*ASSIGNED TASK 1*.
Answer these from the article on the staging of "Zooman and the Sign," one line each:
(a) On which dates does the production run at the Annenberg Center?
(b) What work moved Stickney's father from city to city?
(c) Where was Stickney living, and with whom, when she got her first break?
*ASSIGNED TASK 2*.
Decide whether each statement agrees with the article on the staging of "Zooman and the Sign." Answer yes or no and quote the words that settle it.
(a) The play takes place in 1979.
(b) The child killed in the play is a 12-year-old boy.
(c) Stickney paid for a ticket on the train to Manhattan.
*ASSIGNED TASK 3*. Carry on the article about Phyllis Yvonne Stickney and "Zooman and the Sign" from its last sentence.

*TEXT EXCERPT*.

=== Begin Enclosure ===

Alton Ray as Donald Jackson in Negro Ensemble Company's "Zooman and the Sign." (photo by Mark Garvin)

Phyllis Yvonne Stickney wouldn’t put up with it – not for one minute. If a child were murdered on her street, she would not stay silent the way the neighbors do in the play she is directing at Penn.

“If I had been on that block, I would have had something to say,” said Stickney, an actor, comedian, playwright, activist, and former Philadelphian who is directing the Negro Ensemble Company’s production of “Zooman and the Sign” at the University of Pennsylvania’s Annenberg Center Feb. 15-18.

In the play, written by Philadelphia playwright Charles Fuller, and set here in 1979, a 12-year-old girl is murdered on her street.

Even though it is almost certain that someone saw something, no one spoke to police, despite her family’s plea for help. Tension mounts in the neighborhood as the father’s anger and frustration with the community grows, while neighbors worry that his calls for justice will attract unwanted police attention and retaliation from the killer. 

“I would have organized,” Stickney said. “I don’t believe that I alone can do anything. I would have had conversations — maybe not with everyone. But I would have not been alone. Sometimes people need to know you are willing to stand up. They are afraid of being the first one or the only one. Retaliation is real,” she said. However, “we’ve become too comfortable with fear. Fear has become our bedfellow.”

Phyllis Yvonne Stickney, director of “Zooman and the Sign.” (courtesy Phyllis Yvonne Stickney)

Stickney learned early lessons in bravery from her father, who moved the family from city to city as a director of YMCAs. In one city, he confronted people who were breaking in to use the pool.

“I saw him stand up to organized crime,” she said. “He knew who it was. I remember the night he left our house, and my mother was frightened that he would not come back alive.”

Then, too, growing up as a Black person in all-white communities, she learned how to handle standing out and being different.

“That’s the person I am,” she said. “You are talking to a woman who closed two crack houses and a heroin shooting gallery in my building,” in Harlem where she lives now.

Stickney says she’s looking forward to coming back to Philadelphia. 

“There’s something magical about Philadelphia and the energy of it,” she said. “I love Philly for so many reasons. Philly is where I discovered I had something – that I had talent.” 

She was a young woman living with her parents in Wilmington when she got her first break.

Because she didn’t have money for a ticket, she stowed away in the bathroom on a Manhattan-bound train.

=== End Enclosure ===

*DATASET CONTENT*.
=== Begin Enclosure ===

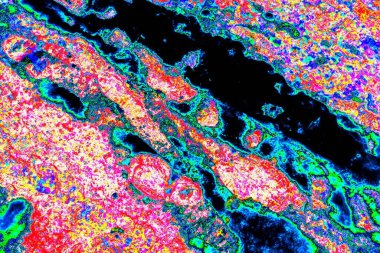 Soyut neon renkler çizik ve çatlaklarla dokulu duvar. 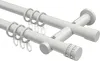 Interdeco Gardinenstange / Vorhangstange Weiß, Typ Platon Produktbild-Vorschau 1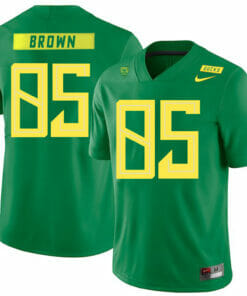 Oregon Ducks #85 Pharaoh Brown NCAA College Football Jersey Green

=== End Enclosure ===

*RESPONSE AREA 1*.
(a) Feb. 15-18
(b) He was a director of YMCAs.
(c) She was living with her parents in Wilmington.

*RESPONSE AREA 2*.
(a) Yes: "set here in 1979"
(b) No: "a 12-year-old girl is murdered on her street"
(c) No: "Because she didn’t have money for a ticket, she stowed away in the bathroom on a Manhattan-bound train."

*RESPONSE AREA 3*.
In New York, she attended a theater workshop, wound up meeting Charles Fuller and successfully auditioned for a place in the University of the Streets Theater Co. — the official start to her career.

Her success helped her avoid a beating at home. “They had a belt with my name waiting for me,” she said. “I had broken all the rules.”

She later lived in Philadelphia, earning money as a model and a bartender at Benny the Bum’s, then at 53rd and Market streets. 

Benjamin Rowe as Reuben Tate in Negro Ensemble Company’s “Zooman and the Sign.” (photo by Mark Garvin) (photo by Mark Garvin)

In the late 70s, her home was in Powelton Village near the first MOVE compound on 33rd Street. At the time, she, a neighbor friend of hers, and many other neighbors weren’t fans of MOVE’s naturalistic lifestyle. Trash and vermin piled up on MOVE’s property. 

“It wasn’t sanitary — people living in the city limits as though it was rural was questionable,” Stickney recalled.

Stickney was in Europe during the 1978 MOVE confrontation with the police that involved a bulldozer, high-pressure water hoses, tear gas and a gun battle. An officer was killed. When she returned, many neighbors had become MOVE supporters against the police.

The same dynamic plays out in “Zooman,” written a year later. Because of police actions, neighbors are afraid or unwilling to work with police, she said.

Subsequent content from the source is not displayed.